Dataset records
%%
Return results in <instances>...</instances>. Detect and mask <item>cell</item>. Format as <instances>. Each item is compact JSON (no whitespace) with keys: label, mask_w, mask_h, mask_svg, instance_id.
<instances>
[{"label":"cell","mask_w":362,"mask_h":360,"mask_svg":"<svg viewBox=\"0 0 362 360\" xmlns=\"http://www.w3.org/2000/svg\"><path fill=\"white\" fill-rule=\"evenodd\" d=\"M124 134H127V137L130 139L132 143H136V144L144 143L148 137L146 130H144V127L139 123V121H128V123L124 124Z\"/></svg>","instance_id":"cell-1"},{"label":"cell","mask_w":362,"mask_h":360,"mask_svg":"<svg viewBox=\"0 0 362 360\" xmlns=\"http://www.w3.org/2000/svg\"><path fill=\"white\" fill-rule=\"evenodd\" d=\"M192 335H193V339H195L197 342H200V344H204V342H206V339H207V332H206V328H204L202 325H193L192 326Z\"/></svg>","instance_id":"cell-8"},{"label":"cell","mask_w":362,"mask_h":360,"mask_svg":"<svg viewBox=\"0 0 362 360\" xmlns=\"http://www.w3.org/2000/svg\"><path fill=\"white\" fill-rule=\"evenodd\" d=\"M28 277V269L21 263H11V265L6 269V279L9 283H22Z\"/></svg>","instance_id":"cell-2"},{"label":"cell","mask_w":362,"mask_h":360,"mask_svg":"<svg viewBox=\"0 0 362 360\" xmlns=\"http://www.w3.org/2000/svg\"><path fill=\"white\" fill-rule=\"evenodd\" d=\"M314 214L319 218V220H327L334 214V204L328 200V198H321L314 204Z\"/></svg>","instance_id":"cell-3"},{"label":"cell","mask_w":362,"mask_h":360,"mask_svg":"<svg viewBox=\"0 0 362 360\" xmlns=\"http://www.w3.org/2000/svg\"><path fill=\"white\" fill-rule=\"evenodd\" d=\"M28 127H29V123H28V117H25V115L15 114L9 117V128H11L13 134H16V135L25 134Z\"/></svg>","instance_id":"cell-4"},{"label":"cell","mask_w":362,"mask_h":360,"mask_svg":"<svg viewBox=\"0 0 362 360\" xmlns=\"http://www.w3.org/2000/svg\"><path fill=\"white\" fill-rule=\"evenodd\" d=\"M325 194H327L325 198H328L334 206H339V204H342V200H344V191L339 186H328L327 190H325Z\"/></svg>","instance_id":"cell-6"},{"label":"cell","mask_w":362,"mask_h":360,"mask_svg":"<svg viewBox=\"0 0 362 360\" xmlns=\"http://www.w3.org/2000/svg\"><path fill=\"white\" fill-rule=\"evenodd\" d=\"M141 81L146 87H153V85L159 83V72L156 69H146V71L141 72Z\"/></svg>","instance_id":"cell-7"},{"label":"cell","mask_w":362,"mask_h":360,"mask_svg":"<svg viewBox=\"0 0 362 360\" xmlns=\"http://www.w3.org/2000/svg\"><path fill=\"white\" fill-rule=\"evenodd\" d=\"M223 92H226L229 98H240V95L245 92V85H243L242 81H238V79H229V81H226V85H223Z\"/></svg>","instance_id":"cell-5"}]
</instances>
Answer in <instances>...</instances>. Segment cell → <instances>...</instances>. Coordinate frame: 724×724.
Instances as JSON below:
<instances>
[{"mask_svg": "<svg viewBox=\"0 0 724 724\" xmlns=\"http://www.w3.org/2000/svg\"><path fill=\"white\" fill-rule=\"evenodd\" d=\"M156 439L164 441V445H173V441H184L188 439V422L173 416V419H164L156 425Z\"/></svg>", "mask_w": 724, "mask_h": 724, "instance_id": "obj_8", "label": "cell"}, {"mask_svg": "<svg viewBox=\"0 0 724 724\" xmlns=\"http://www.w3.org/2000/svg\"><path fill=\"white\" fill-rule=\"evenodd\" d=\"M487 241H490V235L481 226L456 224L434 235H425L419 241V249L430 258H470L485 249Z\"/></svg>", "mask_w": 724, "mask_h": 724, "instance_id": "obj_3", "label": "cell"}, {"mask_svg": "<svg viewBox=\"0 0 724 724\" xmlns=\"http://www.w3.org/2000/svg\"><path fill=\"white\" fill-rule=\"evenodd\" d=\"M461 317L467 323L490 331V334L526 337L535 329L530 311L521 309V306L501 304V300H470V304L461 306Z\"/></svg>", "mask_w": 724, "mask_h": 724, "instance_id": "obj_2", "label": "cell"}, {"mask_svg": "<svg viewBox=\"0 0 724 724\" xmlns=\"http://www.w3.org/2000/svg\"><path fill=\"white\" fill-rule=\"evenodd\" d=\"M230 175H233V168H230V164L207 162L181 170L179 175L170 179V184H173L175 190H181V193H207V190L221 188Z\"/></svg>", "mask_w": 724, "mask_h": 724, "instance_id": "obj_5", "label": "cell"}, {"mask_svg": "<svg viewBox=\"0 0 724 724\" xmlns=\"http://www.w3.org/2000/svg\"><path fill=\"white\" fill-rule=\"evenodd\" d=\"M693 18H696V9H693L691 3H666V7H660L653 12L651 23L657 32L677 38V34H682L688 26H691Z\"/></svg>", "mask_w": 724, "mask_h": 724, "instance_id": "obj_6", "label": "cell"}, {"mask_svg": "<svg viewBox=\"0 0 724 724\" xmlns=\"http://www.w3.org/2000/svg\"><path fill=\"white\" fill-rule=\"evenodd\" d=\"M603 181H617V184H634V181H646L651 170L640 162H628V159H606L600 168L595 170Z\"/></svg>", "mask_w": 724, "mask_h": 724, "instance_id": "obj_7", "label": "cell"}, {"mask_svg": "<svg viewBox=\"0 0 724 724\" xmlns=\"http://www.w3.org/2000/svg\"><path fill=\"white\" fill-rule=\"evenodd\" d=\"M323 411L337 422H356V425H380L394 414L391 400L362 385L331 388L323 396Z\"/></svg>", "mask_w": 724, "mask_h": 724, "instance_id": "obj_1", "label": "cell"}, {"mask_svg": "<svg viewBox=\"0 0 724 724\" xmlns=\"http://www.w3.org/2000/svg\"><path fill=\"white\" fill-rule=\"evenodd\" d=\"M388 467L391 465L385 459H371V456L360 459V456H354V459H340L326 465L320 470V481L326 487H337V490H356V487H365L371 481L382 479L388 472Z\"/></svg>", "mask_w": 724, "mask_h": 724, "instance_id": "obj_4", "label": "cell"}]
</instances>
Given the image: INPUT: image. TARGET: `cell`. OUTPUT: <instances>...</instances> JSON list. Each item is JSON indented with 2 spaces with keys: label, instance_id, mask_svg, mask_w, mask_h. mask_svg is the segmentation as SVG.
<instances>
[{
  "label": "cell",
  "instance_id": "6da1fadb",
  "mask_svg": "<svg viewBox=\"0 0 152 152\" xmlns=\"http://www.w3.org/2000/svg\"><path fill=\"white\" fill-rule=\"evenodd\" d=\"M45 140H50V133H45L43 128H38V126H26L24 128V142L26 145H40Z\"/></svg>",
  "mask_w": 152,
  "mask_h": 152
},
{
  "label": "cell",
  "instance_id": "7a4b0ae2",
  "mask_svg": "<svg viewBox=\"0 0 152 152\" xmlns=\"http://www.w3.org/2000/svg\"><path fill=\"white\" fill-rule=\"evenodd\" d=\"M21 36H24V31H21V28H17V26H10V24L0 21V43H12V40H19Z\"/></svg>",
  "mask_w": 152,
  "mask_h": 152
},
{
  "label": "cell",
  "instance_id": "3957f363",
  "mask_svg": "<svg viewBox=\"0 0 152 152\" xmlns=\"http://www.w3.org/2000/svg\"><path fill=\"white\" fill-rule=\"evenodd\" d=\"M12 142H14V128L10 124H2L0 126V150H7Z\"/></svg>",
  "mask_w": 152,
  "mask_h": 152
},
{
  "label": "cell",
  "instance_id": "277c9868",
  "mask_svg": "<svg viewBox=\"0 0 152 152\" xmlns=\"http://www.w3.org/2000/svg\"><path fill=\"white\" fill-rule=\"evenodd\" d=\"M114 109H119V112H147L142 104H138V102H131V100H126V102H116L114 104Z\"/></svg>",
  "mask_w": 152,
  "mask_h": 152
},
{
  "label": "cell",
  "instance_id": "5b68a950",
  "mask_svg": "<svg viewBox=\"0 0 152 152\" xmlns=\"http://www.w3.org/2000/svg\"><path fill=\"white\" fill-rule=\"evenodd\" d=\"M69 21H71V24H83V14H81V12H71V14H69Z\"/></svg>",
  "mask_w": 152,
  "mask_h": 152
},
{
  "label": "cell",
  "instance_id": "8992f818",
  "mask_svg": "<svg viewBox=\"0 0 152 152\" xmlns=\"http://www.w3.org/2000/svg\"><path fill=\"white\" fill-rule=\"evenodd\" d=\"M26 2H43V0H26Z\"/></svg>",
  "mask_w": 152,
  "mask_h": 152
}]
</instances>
%%
» Exercise description
Count the lines in the data above that contain the string "JSON", treating uppercase and lowercase as different. Reply with the number only.

» Solution for this problem
3